PROBLEM TO WORK ON
Copy exactly the lines of the material below that run from the one containing "genus: Rattus" through the one containing "standing: 0%". Copy no other lines.

RECORDED INFORMATION
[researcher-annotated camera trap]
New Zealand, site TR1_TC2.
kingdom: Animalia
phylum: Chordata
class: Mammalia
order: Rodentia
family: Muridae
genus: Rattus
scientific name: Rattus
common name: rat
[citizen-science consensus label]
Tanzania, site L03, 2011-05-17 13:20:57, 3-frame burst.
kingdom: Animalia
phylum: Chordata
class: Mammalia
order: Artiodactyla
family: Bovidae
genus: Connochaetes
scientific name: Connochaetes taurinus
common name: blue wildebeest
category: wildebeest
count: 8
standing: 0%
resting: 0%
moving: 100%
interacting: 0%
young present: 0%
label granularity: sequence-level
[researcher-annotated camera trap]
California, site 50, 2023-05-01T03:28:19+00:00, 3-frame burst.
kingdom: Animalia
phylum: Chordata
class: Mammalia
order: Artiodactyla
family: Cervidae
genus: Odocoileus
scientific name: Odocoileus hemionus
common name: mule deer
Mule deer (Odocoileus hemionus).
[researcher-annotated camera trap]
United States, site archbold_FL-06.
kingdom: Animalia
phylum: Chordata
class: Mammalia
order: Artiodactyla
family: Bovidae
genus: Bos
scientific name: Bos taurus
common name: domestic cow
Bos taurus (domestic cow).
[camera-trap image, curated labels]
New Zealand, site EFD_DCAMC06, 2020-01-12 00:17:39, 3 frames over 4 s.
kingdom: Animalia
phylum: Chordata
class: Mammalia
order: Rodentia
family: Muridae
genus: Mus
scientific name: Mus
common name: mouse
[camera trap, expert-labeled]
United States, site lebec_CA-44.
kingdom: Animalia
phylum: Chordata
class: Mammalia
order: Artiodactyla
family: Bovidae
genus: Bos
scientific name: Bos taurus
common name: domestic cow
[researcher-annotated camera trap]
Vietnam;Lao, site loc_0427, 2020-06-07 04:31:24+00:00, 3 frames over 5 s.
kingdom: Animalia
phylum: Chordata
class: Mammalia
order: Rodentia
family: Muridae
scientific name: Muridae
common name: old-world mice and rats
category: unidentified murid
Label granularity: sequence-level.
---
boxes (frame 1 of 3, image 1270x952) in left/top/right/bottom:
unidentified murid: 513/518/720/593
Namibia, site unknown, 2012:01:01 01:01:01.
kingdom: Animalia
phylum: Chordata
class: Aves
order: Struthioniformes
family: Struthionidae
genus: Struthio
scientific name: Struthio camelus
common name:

PROBLEM SOLUTION
genus: Rattus
scientific name: Rattus
common name: rat
[citizen-science consensus label]
Tanzania, site L03, 2011-05-17 13:20:57, 3-frame burst.
kingdom: Animalia
phylum: Chordata
class: Mammalia
order: Artiodactyla
family: Bovidae
genus: Connochaetes
scientific name: Connochaetes taurinus
common name: blue wildebeest
category: wildebeest
count: 8
standing: 0%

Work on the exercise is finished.